The stadium is considered to be the first proper football stadium in Malta for civilian use. Indeed, until then, the important matches of Maltese civilian football competitions were held at the Lyceum Football Ground in Marsa and subsequently the National Ground, next to the Ta' Braxia Cemetery in Pieta. However, in reality, these two stadiums were simply open fields which were turned into makeshift stadiums. Indeed, the field at the National Ground was even sloping.

Construction of the stadium started on 27 September 1911 under the supervision of F.M. Caruana. The ground was highly uneven and therefore extensive work had to be carried out to level the ground. The Mile End SG was officially opened on 12 January 1912 with a friendly match between the King's Own Malta Regiment and the Army Cup Winners, the Northamptonshire Regiment. The latter won the match three-goals to one.

The stadium hosted all the important matches of the Maltese civilian football calendar, starting from the 1911–12 Maltese Premier League. However, by the end of the World War One in 1919, the stadium fell into a state of disrepair. This paved the way for the construction of the new stadium, namely the Empire Stadium in Gzira. Once the Empire Stadium was inaugurated for the 1922/23 season, the Empire Stadium replaced the Mile End SG as the main venue of Maltese football, and the Mile End SG ended up hosting the Second Division league and lower leagues.

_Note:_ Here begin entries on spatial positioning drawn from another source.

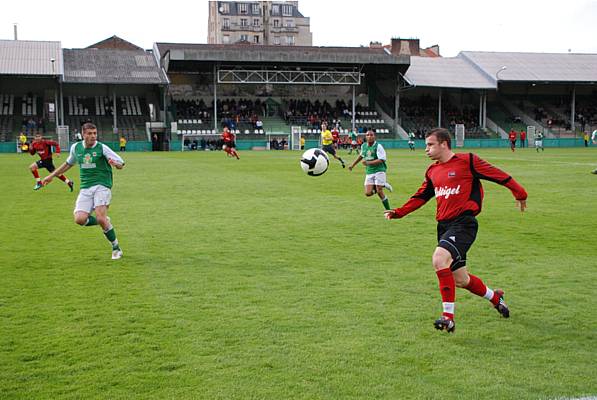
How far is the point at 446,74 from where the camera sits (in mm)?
63906

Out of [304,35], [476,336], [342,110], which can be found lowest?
[476,336]

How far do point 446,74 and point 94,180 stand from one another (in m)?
58.0

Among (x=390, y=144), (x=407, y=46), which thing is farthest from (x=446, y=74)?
(x=407, y=46)

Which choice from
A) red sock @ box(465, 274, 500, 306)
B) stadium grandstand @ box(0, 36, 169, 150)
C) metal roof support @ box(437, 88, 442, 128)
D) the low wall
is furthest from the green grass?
metal roof support @ box(437, 88, 442, 128)

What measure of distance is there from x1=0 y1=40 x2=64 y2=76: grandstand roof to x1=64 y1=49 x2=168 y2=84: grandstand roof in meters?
1.34

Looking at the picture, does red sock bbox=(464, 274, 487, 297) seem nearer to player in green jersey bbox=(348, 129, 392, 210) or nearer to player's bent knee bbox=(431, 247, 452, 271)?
player's bent knee bbox=(431, 247, 452, 271)

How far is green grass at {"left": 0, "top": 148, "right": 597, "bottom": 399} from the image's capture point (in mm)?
4902

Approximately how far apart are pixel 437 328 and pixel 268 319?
1.62m

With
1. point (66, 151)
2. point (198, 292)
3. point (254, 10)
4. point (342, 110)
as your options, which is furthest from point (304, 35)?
point (198, 292)

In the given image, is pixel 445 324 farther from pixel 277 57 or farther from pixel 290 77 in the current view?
pixel 290 77

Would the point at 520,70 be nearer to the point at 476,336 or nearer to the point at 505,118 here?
the point at 505,118

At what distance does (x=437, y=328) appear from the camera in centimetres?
596

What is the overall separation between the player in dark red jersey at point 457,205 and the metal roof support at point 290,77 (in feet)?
174

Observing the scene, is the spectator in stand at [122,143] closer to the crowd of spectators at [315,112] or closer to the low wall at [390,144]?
the low wall at [390,144]
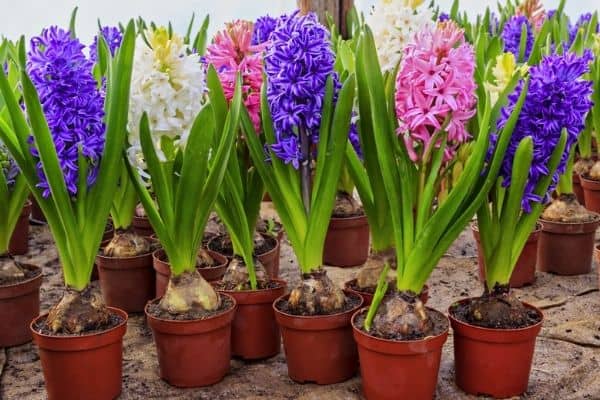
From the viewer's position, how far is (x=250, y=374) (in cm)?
210

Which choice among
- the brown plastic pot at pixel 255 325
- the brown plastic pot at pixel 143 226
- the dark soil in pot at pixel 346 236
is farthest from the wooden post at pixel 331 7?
the brown plastic pot at pixel 255 325

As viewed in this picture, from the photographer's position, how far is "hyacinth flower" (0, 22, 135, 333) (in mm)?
1810

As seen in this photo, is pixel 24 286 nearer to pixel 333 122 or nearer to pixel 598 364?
pixel 333 122

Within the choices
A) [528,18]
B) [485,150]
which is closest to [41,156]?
[485,150]

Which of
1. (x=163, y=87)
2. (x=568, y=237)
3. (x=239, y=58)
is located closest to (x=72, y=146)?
(x=163, y=87)

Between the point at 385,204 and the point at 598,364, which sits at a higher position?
the point at 385,204

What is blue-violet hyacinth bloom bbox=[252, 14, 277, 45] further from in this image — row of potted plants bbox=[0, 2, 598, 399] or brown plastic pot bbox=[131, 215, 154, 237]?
brown plastic pot bbox=[131, 215, 154, 237]

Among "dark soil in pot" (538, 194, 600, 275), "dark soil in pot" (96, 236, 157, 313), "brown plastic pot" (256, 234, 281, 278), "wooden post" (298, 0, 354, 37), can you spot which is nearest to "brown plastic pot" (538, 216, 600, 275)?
"dark soil in pot" (538, 194, 600, 275)

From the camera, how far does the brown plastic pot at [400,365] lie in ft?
5.81

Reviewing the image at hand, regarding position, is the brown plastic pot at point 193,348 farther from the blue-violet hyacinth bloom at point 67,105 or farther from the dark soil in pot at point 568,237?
the dark soil in pot at point 568,237

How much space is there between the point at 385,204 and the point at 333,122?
0.36 metres

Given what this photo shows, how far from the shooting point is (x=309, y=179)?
6.64 feet

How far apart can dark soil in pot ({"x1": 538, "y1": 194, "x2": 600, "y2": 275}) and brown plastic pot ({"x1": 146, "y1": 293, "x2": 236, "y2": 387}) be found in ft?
4.92

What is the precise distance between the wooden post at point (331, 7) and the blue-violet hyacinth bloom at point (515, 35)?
3.24ft
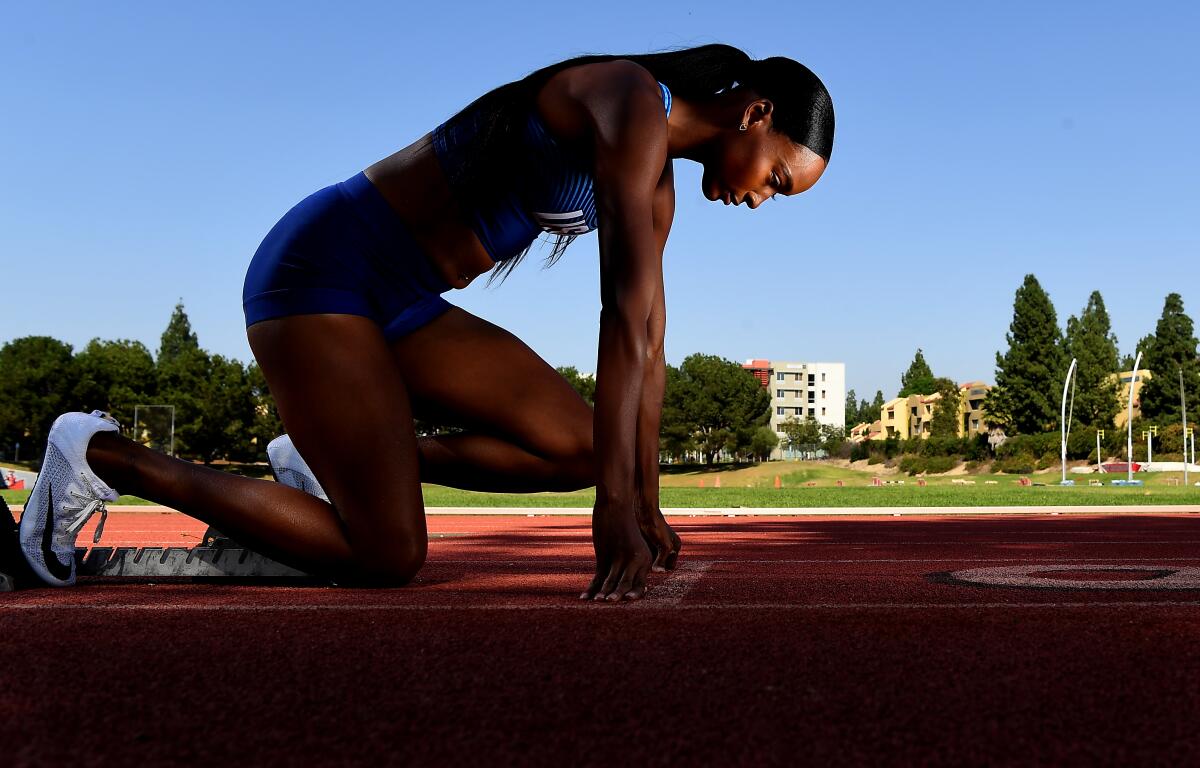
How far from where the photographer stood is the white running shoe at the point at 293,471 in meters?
3.64

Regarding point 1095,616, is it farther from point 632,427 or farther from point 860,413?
point 860,413

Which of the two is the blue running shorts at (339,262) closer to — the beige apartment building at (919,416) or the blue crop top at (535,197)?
the blue crop top at (535,197)

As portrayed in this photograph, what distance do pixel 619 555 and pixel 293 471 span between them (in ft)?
4.63

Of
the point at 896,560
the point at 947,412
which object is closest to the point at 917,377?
the point at 947,412

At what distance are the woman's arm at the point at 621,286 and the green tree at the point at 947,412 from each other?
92091 mm

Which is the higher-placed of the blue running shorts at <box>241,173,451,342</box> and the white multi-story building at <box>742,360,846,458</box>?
the white multi-story building at <box>742,360,846,458</box>

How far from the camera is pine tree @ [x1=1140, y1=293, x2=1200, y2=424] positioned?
7125 centimetres

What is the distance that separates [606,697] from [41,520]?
2403 mm

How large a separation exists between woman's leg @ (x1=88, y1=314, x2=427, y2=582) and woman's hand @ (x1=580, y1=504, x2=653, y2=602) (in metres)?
0.76

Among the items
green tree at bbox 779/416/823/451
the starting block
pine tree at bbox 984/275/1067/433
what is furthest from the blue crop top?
green tree at bbox 779/416/823/451

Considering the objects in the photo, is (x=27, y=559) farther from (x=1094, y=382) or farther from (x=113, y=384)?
(x=1094, y=382)

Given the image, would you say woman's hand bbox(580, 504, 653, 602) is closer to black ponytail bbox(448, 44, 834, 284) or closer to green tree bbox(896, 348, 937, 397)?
black ponytail bbox(448, 44, 834, 284)

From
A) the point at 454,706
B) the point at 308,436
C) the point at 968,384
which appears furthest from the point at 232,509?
the point at 968,384

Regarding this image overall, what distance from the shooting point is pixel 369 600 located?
3053mm
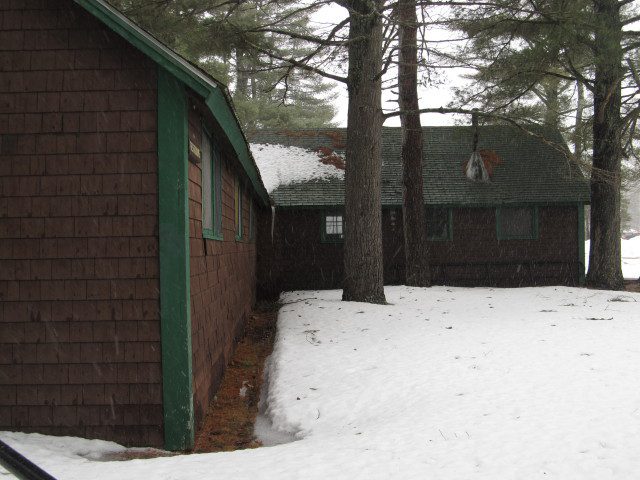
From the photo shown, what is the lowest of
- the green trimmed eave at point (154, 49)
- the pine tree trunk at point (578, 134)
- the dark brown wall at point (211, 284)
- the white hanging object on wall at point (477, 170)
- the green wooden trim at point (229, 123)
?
the dark brown wall at point (211, 284)

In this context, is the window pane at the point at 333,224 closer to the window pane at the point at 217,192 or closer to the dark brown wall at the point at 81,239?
the window pane at the point at 217,192

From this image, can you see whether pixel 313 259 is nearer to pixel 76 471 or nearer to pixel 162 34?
pixel 162 34

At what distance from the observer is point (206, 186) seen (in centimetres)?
611

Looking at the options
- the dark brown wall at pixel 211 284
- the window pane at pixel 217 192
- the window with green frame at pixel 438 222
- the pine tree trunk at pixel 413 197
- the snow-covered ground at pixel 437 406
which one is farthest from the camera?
the window with green frame at pixel 438 222

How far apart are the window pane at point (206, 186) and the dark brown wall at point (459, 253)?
35.1 feet

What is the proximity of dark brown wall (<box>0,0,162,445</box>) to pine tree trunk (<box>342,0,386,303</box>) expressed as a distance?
6873 mm

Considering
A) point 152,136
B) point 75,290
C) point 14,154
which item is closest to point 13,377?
point 75,290

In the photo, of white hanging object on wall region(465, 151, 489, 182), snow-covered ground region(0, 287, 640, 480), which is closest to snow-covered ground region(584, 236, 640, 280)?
white hanging object on wall region(465, 151, 489, 182)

The stadium is touted to have been closed in 1938 following the conclusion of the 1937/38 season. However, records show that the stadium was still in use by at least 1941. In any case, the Mile End SG was eventually demolished and in its place these days there is the San Gorg Preca College.

==Layout==

The stadium had a capacity of in excess of 10,000 people. The playing pitch was 75 yards wide and 115 yards long and its surface was covered with gravel. For some time there were plans to lay natural turf on the surface but, due to the dry and warm weather conditions prevalent in Malta, the plans never materialised.

The stadium consisted of a small enclosure on Mile End Street surrounded by a stone wall, which also extended to cover both sides of it. On the other three sides, the Mile End SG had a row of wooden benches and the entire stadium was completely surrounded by wire fence mounted on forty-eight poles measuring 16 metres high.